→ **Selected excerpt**
Trust in the travel industry ‘at record low’
Research by Which? found that trust in airlines and holiday companies has dropped from a net score of nine in February 2020 to minus 12 in May 2020 – a drop of 21 points
It’s the lowest score recorded in the seven years Which? has collected the data.
Which? surveyed more than 2,000 people about their level of trust in airlines and holiday operators between the 13 May and 15 May – eight weeks after the UK’s lockdown grounded most international travel.
Just one in five (22%) said they trust these industries, while 34 per cent said they did not trust them, giving a net score of minus 12.
This is in comparison to three in 10 (32%) people saying they trusted the sectors in February – just shortly after the coronavirus outbreak began in the UK – and nearly a quarter (23%) saying they did not trust airlines and holiday companies, giving a net score of nine.
Seven in 10 people surveyed by Which? who had booked a holiday or flight prior to the lockdown had some or all of their plans cancelled, with the majority (58%) still waiting for their money to be returned to them.

(Stored data entries)
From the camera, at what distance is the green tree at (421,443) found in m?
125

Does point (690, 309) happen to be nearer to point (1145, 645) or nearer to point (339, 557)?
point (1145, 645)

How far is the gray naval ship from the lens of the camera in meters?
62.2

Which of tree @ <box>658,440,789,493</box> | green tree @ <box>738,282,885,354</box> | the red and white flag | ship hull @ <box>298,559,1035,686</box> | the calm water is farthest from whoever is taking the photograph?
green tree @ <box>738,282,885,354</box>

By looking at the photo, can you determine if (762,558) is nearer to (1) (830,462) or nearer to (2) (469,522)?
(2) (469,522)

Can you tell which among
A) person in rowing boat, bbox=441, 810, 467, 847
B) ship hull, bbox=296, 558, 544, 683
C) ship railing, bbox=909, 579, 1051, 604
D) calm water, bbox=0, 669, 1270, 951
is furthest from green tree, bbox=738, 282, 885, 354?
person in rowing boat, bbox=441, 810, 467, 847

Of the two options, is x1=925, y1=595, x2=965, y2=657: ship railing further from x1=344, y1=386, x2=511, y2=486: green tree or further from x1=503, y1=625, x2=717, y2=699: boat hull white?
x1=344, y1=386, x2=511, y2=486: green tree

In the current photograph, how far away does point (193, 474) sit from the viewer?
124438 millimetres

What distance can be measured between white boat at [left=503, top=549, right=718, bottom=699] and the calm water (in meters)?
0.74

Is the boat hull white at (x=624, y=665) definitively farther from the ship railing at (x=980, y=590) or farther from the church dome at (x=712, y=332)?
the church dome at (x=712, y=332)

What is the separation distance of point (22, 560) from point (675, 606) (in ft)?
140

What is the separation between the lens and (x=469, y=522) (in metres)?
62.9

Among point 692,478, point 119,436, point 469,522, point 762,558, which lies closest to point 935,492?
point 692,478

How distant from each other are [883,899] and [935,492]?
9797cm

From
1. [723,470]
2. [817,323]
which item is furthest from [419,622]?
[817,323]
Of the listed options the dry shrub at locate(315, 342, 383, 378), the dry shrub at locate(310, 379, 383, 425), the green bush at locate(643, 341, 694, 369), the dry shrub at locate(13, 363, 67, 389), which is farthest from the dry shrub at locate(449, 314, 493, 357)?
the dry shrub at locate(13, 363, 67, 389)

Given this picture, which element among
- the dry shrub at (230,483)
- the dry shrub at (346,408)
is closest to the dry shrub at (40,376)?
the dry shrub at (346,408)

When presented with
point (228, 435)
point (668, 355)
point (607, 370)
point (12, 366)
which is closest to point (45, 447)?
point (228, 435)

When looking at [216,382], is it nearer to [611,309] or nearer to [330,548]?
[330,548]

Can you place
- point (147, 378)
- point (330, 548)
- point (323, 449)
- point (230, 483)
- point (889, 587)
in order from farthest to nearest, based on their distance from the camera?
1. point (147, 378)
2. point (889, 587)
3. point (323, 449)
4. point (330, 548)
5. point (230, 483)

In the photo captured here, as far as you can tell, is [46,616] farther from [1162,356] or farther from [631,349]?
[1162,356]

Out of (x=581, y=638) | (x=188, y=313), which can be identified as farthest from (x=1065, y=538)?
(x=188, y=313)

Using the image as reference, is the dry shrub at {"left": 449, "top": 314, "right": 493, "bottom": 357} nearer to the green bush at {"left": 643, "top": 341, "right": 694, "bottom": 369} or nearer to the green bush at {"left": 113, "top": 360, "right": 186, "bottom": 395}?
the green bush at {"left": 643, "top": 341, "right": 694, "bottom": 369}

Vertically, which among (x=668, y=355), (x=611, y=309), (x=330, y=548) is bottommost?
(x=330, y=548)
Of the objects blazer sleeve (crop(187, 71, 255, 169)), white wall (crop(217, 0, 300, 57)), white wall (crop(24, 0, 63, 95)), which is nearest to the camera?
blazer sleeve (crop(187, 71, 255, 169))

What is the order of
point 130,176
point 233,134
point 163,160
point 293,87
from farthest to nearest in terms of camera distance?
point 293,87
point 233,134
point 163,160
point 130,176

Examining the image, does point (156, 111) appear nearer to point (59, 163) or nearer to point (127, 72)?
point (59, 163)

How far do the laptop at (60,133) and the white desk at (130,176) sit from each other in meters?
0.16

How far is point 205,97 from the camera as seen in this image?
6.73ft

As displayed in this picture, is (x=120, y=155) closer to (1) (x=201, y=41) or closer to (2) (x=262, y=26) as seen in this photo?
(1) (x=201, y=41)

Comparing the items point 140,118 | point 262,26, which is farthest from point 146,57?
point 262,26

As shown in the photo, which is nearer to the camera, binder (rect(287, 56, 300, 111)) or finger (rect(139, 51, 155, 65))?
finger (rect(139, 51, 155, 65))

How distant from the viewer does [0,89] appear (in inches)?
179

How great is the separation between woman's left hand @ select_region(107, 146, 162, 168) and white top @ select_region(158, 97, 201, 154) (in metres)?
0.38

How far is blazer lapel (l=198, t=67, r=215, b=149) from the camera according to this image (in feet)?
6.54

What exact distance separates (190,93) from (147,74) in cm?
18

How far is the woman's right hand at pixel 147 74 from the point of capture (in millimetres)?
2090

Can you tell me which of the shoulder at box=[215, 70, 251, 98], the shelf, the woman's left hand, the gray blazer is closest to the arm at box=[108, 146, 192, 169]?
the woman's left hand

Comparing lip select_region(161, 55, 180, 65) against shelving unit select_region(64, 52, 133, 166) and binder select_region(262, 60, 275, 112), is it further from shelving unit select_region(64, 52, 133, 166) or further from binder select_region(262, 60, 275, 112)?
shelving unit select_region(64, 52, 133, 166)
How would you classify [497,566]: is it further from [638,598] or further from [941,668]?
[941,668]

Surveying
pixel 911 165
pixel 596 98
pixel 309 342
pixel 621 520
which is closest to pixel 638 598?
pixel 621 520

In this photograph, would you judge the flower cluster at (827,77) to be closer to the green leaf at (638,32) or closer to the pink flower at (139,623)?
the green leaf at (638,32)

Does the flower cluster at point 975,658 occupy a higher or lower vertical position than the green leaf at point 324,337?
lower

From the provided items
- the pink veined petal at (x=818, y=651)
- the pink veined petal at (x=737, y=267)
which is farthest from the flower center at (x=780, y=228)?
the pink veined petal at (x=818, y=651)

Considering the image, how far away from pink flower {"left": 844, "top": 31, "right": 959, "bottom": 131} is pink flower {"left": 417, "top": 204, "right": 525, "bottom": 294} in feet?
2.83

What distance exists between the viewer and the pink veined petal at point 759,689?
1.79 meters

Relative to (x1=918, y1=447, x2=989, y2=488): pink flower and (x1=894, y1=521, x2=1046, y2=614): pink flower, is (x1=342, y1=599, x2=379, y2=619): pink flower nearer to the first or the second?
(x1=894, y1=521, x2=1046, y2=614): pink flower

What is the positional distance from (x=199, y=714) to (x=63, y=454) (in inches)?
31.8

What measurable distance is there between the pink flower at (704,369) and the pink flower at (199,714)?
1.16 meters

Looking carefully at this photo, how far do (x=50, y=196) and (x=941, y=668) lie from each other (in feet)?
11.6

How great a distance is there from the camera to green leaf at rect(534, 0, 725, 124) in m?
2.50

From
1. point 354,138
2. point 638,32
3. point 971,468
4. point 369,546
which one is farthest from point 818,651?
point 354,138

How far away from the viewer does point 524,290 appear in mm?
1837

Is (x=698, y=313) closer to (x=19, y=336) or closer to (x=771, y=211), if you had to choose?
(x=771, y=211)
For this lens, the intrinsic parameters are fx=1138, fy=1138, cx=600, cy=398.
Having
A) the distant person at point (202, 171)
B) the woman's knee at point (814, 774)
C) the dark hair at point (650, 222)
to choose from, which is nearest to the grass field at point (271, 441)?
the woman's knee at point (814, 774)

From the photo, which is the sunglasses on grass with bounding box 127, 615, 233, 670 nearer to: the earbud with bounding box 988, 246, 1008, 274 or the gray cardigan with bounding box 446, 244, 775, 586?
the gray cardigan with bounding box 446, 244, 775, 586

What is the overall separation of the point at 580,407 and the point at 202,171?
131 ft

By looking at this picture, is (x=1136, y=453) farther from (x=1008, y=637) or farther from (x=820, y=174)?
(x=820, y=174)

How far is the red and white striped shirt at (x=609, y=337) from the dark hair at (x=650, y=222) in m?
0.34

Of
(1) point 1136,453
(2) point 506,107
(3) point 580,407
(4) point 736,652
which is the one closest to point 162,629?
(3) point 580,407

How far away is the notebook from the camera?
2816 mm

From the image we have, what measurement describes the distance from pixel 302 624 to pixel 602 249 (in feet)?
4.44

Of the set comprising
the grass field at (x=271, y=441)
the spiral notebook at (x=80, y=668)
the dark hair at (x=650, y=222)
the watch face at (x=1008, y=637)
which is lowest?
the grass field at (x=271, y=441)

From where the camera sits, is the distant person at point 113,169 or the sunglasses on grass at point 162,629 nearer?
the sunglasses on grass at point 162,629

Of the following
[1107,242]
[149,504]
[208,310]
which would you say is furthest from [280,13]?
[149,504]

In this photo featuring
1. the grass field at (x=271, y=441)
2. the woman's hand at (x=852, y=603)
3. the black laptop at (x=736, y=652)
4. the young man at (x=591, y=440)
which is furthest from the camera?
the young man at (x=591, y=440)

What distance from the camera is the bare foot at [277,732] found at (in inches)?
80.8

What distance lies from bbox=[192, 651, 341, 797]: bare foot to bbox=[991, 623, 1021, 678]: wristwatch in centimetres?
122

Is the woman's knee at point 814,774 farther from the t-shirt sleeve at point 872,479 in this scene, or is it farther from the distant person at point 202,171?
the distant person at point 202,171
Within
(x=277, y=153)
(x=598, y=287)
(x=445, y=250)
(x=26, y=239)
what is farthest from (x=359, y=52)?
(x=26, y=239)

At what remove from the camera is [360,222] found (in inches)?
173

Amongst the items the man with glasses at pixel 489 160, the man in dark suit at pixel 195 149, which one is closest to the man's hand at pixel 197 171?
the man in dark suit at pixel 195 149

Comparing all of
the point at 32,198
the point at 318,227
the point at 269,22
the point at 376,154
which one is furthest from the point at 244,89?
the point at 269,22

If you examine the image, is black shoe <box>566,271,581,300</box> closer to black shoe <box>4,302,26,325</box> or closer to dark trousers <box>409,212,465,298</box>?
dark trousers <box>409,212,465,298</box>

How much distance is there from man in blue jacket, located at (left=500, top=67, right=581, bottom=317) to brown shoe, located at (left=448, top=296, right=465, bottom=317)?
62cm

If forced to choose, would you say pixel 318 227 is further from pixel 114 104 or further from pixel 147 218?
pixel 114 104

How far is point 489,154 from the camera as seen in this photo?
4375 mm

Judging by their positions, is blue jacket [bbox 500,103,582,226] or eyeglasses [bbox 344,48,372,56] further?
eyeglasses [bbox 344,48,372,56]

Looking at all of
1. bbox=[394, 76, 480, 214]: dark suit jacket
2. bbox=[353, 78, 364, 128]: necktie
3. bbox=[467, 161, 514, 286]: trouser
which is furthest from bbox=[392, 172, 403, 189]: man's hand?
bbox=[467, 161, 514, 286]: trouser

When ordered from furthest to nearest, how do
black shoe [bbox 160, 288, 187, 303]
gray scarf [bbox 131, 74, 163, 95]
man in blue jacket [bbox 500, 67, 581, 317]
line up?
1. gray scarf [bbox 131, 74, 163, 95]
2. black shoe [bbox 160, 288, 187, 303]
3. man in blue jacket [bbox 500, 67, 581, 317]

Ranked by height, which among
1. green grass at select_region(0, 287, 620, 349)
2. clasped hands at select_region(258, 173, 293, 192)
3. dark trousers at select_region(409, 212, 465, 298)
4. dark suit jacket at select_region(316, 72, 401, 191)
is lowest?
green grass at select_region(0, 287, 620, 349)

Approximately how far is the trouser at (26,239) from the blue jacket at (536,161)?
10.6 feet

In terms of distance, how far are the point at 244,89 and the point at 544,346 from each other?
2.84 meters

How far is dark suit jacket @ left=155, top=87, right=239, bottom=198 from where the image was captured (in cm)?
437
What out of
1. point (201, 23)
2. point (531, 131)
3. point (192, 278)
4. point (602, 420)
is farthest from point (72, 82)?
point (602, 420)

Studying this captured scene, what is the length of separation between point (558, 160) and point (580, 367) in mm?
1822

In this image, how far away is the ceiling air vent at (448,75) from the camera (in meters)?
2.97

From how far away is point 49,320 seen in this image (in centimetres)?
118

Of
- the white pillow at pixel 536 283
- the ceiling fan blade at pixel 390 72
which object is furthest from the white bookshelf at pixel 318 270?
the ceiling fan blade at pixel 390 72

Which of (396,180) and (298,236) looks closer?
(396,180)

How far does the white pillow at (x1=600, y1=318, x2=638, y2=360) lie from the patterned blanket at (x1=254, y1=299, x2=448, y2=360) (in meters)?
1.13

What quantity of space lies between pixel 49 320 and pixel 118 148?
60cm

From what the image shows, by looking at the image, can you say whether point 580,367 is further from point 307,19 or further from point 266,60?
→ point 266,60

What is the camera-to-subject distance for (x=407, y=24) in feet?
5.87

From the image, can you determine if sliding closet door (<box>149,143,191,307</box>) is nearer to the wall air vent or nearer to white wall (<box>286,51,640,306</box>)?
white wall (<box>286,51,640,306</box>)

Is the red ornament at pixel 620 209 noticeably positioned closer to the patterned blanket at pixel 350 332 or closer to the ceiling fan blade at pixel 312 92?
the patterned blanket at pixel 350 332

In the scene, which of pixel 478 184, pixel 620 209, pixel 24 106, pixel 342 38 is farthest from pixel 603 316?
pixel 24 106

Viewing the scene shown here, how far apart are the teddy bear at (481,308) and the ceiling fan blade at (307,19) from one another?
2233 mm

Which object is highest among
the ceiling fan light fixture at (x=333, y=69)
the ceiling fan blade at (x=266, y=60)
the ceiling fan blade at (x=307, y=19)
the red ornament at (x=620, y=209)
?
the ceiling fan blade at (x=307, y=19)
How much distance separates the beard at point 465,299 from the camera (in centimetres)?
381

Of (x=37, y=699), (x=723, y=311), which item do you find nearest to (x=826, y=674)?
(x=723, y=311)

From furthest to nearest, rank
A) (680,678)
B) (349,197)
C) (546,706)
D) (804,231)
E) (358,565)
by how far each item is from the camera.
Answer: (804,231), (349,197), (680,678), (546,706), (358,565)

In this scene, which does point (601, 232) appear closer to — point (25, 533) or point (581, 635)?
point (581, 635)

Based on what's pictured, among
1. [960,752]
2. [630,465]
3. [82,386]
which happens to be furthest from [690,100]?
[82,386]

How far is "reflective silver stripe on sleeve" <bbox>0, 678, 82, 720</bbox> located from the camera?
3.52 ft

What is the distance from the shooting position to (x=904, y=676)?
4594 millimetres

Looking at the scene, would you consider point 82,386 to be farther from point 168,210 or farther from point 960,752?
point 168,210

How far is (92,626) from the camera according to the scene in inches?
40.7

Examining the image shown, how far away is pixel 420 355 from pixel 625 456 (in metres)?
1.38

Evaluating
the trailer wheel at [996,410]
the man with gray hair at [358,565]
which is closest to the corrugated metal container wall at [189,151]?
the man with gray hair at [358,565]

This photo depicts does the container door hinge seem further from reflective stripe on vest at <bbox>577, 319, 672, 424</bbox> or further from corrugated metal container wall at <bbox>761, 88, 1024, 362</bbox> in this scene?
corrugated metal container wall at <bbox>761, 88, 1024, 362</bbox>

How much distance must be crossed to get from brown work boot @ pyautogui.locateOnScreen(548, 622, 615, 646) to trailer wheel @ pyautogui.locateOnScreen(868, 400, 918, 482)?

→ **What you will do**
(A) In the report on trust in the travel industry, how does everything from "This is in comparison" down to "score of nine." read once "holiday companies" is renamed "tour operators"?
(B) Can you write what comes next in the report on trust in the travel industry, picking up after its last sentence?

→ **Solved problems**
(A)
This is in comparison to three in 10 (32%) people saying they trusted the sectors in February – just shortly after the coronavirus outbreak began in the UK – and nearly a quarter (23%) saying they did not trust airlines and tour operators, giving a net score of nine.

(B)
Of those waiting for their money back for a cancelled trip, nearly half (47%) have been left more than £500 out of pocket, and nearly three in 10 (27%) are owed more than £1,000.
Holiday cancellations: Your rights
Under the Denied Boarding Regulations, if you’re due to fly with an airline based in the UK or EU, or are flying from an airport in the UK or EU, you’re protected if your flight is cancelled, and should be refunded within seven days.
For package holidays, the Package Travel Regulations state that customers whose holidays are cancelled by the operator in these circumstances should receive a full refund within 14 days of the cancellation.
Trust below zero
It is only the second time since Which?’s records began that the net score for trust in airlines and holiday companies has dropped below zero.
The only previous occasion net trust in the industry entered negative figures was briefly after the collapse of Thomas Cook in September 2019, when the net score decreased to -1 per cent.
Breaking the law on refunds
UK holiday firms and airlines have been accused of openly breaking the law by delaying refunds for cancelled trips or removing customers’ refund rights altogether, as they face unprecedented strain due to the coronavirus crisis.
The industry’s own estimates suggest up to £7bn of travellers’ money is affected.
Despite the coronavirus pandemic, the Government hasn’t made any changes to the law about holiday and flight refunds. However, it hasn’t taken any significant action to ensure consumers can access the refunds they are legally entitled to.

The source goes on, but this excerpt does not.